* Alıştırma yönergesi
Aşağıdaki, Ürdün Kralı Hüseyin'in son fotoğraflarını konu alan yazıyı kaldığı yerden sürdürün.

----- Alıntı -----

> Forum >  ๑۩۞۩๑ Eğlence Dünyası ๑۩۞۩๑ > Çoçukların Dünyası > Dini Hikayeler > Krallar da ölür
Sayfa: [1]   Aşağı git
  Yazdır  
Gönderen Konu: Krallar da ölür  (Okunma Sayısı 750 defa)
03 Aralık 2010, 09:25:16
Hadice
Tecrübeli Üyeler
*
Çevrimdışı Çevrimdışı

Mesaj Sayısı: 5.945


« : 03 Aralık 2010, 09:25:16 »



Krallar da ölür



1998'in sonunda Ürdün Kralı Hüseyin çaresiz bir hastalığa müptelâ idi.

Doktorlara göre, Kral, son günlerini yaşıyordu.

 

Gazeteler, Kral Hüseyin'in sağlıklı günlerinde çekilmiş eski fotoğraflarıyla hasta iken çekilmiş son fotoğrafını yan yana ya­yınlıyorlardı. İtiraf edeyim, ürpermiştim: Nerede Kralın eski hâli, nerede hastalıklı hâli? Koca kral erimiş, bitmiş tükenmişti...

 

 

Eski fotoğraflarında ne kadar haşmetli, ne kadar kudretli, ne kadar azametli görünüyorsa, yeni fotoğrafında o kadar bitkin, o kadar yorgun, o kadar âciz, o kadar muhtaç görünüyordu.

 

Aslında makamı, mevkii, rütbesi, serveti, şöhreti ne olursa ol­sun, insanoğlu hep âcizdir: Bunu fark etmek için ille bir İlâhî to­kat yememiz, ya da Azrail'le burun buruna gelmemiz mi lâzım?

 

 

Ah gafletimiz: Gafletimiz aczimizi-fakrımızı düşünmeye fır­sat vermiyor ki...

 

Ürdün Kralı Hüseyin'in son fotoğraflarına bakarken, bunları düşünmüştüm. Kralın son fotoğrafları bir perişanlık âbidesiydi.

----- Çıkarılan veriler -----

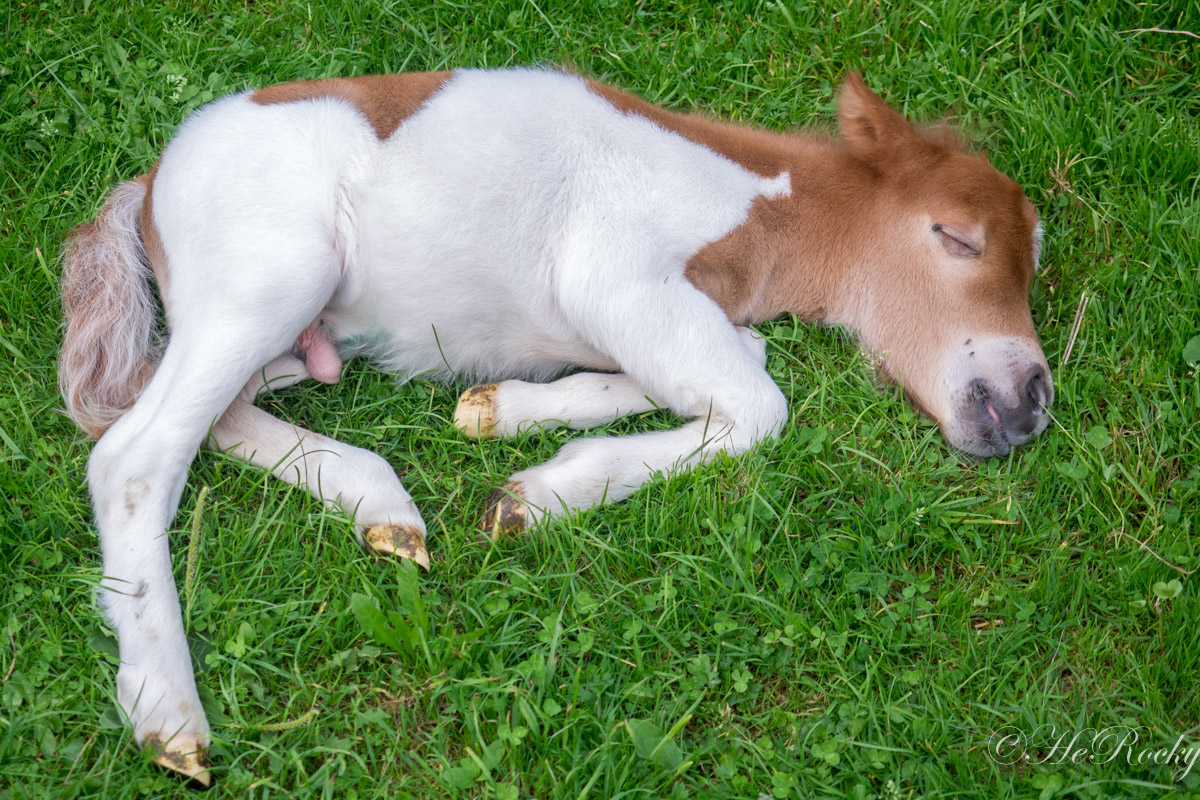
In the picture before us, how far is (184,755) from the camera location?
8.67 feet

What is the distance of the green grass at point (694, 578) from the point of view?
9.03ft

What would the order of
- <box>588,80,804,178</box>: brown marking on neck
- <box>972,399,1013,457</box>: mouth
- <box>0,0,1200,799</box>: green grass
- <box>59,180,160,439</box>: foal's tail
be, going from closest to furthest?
<box>0,0,1200,799</box>: green grass < <box>59,180,160,439</box>: foal's tail < <box>972,399,1013,457</box>: mouth < <box>588,80,804,178</box>: brown marking on neck

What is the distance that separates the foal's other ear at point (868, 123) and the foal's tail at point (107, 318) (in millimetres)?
2798

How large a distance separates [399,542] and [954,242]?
2.31m

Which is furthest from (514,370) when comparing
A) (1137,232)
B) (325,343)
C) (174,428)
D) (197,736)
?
(1137,232)

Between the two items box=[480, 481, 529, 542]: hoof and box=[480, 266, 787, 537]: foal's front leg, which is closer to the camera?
box=[480, 481, 529, 542]: hoof

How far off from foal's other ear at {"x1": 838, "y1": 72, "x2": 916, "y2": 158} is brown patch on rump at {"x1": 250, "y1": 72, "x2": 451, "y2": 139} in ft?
5.25

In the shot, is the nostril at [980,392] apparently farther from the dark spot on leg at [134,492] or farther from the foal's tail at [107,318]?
the foal's tail at [107,318]

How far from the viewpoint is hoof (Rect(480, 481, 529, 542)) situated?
3.22m

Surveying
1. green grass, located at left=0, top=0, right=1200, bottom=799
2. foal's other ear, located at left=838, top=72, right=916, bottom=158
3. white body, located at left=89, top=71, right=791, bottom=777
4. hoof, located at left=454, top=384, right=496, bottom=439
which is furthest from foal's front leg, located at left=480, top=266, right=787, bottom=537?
foal's other ear, located at left=838, top=72, right=916, bottom=158

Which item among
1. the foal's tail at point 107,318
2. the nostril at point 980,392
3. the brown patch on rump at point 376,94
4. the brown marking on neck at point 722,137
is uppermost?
the brown patch on rump at point 376,94

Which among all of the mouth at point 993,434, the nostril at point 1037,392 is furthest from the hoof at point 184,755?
the nostril at point 1037,392

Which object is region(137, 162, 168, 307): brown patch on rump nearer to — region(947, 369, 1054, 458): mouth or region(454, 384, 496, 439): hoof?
region(454, 384, 496, 439): hoof

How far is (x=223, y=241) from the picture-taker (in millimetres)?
3316
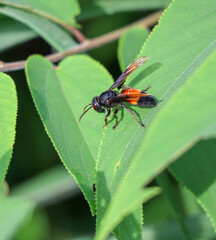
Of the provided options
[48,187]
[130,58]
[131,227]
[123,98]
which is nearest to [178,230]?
[48,187]

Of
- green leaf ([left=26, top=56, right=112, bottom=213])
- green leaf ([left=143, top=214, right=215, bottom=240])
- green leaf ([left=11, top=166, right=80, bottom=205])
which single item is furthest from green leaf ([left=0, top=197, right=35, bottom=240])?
green leaf ([left=11, top=166, right=80, bottom=205])

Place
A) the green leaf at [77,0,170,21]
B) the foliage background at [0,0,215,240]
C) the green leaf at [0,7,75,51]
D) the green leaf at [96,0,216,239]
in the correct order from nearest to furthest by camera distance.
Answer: the green leaf at [96,0,216,239] → the green leaf at [0,7,75,51] → the green leaf at [77,0,170,21] → the foliage background at [0,0,215,240]

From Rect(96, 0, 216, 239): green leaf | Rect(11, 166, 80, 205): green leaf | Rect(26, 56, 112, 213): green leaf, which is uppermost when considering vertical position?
Rect(96, 0, 216, 239): green leaf

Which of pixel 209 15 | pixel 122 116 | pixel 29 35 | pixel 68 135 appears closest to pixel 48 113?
pixel 68 135

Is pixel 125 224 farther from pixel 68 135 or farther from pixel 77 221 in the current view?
pixel 77 221

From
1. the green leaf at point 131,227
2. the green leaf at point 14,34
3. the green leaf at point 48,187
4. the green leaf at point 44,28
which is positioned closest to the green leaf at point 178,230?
the green leaf at point 48,187

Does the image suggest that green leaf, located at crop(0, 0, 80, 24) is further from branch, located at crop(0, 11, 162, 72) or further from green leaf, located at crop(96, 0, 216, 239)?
green leaf, located at crop(96, 0, 216, 239)
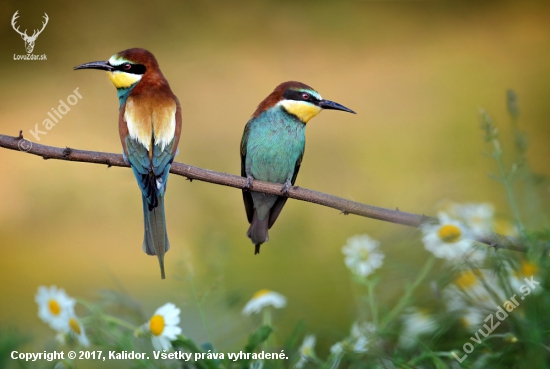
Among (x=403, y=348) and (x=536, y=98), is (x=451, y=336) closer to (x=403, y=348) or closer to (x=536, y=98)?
(x=403, y=348)

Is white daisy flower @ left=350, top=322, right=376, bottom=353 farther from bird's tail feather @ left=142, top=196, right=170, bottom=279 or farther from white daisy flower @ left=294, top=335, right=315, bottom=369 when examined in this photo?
bird's tail feather @ left=142, top=196, right=170, bottom=279

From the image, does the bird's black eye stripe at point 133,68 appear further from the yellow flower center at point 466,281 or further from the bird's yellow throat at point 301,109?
the yellow flower center at point 466,281

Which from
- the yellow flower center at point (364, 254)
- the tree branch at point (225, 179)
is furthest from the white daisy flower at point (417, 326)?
the tree branch at point (225, 179)

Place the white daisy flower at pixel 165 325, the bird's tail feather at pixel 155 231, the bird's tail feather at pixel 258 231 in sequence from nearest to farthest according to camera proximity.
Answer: the bird's tail feather at pixel 155 231 → the white daisy flower at pixel 165 325 → the bird's tail feather at pixel 258 231

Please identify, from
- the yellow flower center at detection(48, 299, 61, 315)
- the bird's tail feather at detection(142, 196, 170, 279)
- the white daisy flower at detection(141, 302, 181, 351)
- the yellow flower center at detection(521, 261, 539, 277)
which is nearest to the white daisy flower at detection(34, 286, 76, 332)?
the yellow flower center at detection(48, 299, 61, 315)

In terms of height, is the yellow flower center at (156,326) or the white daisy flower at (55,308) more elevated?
the white daisy flower at (55,308)

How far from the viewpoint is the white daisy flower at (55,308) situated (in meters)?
1.12

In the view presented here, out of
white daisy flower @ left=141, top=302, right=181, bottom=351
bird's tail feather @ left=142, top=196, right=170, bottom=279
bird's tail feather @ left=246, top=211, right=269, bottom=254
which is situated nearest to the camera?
bird's tail feather @ left=142, top=196, right=170, bottom=279

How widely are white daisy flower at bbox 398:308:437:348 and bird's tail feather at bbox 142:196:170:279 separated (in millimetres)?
586

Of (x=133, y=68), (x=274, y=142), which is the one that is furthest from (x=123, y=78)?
(x=274, y=142)

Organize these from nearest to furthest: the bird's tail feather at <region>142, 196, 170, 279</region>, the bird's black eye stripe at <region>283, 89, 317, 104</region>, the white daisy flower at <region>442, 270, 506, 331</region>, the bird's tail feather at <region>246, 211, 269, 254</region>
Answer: the bird's tail feather at <region>142, 196, 170, 279</region>
the white daisy flower at <region>442, 270, 506, 331</region>
the bird's tail feather at <region>246, 211, 269, 254</region>
the bird's black eye stripe at <region>283, 89, 317, 104</region>

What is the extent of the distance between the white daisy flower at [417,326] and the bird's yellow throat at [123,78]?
76cm

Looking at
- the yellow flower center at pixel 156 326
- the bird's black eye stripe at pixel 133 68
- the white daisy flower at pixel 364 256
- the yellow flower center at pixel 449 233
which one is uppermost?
the bird's black eye stripe at pixel 133 68

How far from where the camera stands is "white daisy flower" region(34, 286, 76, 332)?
3.69 ft
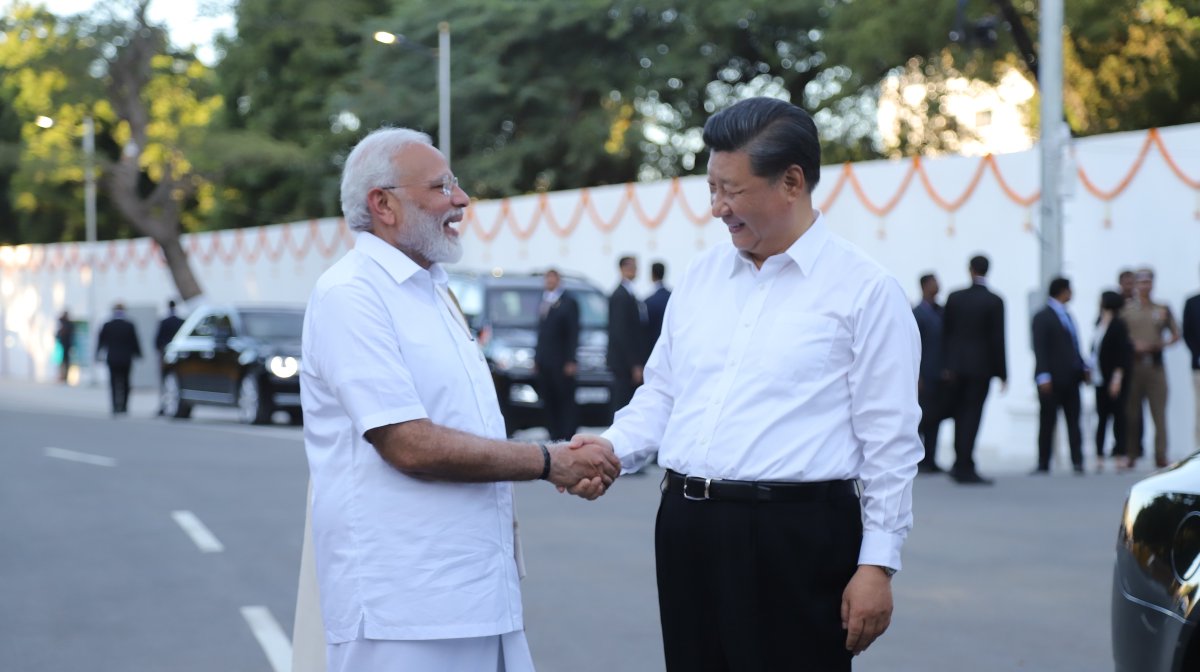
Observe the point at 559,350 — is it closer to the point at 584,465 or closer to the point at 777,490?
the point at 584,465

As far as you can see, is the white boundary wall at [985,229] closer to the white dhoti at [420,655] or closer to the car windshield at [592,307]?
the car windshield at [592,307]

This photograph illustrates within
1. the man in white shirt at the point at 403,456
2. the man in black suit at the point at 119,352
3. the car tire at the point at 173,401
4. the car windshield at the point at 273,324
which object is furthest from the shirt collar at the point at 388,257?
the man in black suit at the point at 119,352

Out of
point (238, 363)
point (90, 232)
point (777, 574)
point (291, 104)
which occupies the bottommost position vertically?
point (777, 574)

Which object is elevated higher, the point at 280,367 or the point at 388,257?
the point at 388,257

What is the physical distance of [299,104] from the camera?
53.2m

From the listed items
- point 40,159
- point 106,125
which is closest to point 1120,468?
point 40,159

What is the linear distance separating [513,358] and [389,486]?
50.2ft

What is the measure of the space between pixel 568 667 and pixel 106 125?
209 ft

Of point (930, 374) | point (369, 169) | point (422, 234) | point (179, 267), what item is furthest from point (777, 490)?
point (179, 267)

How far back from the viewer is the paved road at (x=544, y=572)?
754cm

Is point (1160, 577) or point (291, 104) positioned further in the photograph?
point (291, 104)

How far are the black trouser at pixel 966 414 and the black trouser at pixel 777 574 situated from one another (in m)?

-----

* Alıştırmanın cevabı
Oysa ne kudretli zamanları vardı: İki dudağının arasından çı­kan her söz kanundu. Onu sadece Ürdünlüler, yada Arap âlemi değil, onu dünya liderlerinin pek çoğu tanıyor ve dinli­yordu...

 

ABD Başkanları bile ona büyük saygı duyuyorlardı.

Ürdün'ü tam kırk altı sene yönetti...

 

 

Kudretin, şanın, şöhretin zirvelerinde hüküm sürdü. Canının istediği herşeyi satın aldı. Her istediğini yaptı. Çünkü ülkesinde onu engelleyebilecek başka bir beşerî kudret merkezi yoktu...

 

Ülkesindeki her şey Kral Hüseyin'di...

 

 

Derken hastalandı. Kanser içine girmiş, içten içe kemirmeye başlamıştı. Gözle görülmeyecek kadar küçücük bir mikrop koskoca kralı yere sermişti.

 

Çok itibarı var, çok şöhreti var, serveti var, devleti var, milleti var, orduları vardı; ama bir mikropla baş edemiyordu. Küçücük bir mikrobu yenemiyordu...

 

 

Hatta doğru düzgün yemek yiyemiyordu. Mışıl mışıl uyuyamıyordu.

 

Yani serveti, şöhreti, devleti bir işe yaramıyordu. Elindeki tüm varlıkları verse ömrünü uzatamazdı. Ve uzatamadı, öldü...

 

Öyleyse siz ey sağlıklı dostlar: Kral Hüseyin'den daha kralsı­nız!

 

 

Allah'ın mülkünde aczini idrak ile şükür içinde yaşayan ey hasta dostlar: Sizler de Kral Hüseyin'den daha kralsınız: Sabrı­nız ve şükrünüz krallığımızdır!

 

Ve ey dünyası için âhiretini feda edenler; ey ekonomik yahut siyasal çıkarı uğruna halkı sömürenler, yetimi ezenler, mazlu­ma baskı yapanlar: Sizin hâliniz ne olacak?

 

Kral Hüseyin'den daha güçlü değilsiniz ya: Nihayet sizler de öleceksiniz...

 

Nemrutlar, Firavunlar öldü!..

 

Sultanlar, padişahlar, imparatorlar, hatta peygamberler öldü.

 

Zamanı gelen, günü dolan ölür.

 

Her nefis sahibi ölür ve akıbet hesaba çekilir. Büyük Hesap gününde herkes şaşmaz şekilde lâyık olduğu muameleyi gö­rür.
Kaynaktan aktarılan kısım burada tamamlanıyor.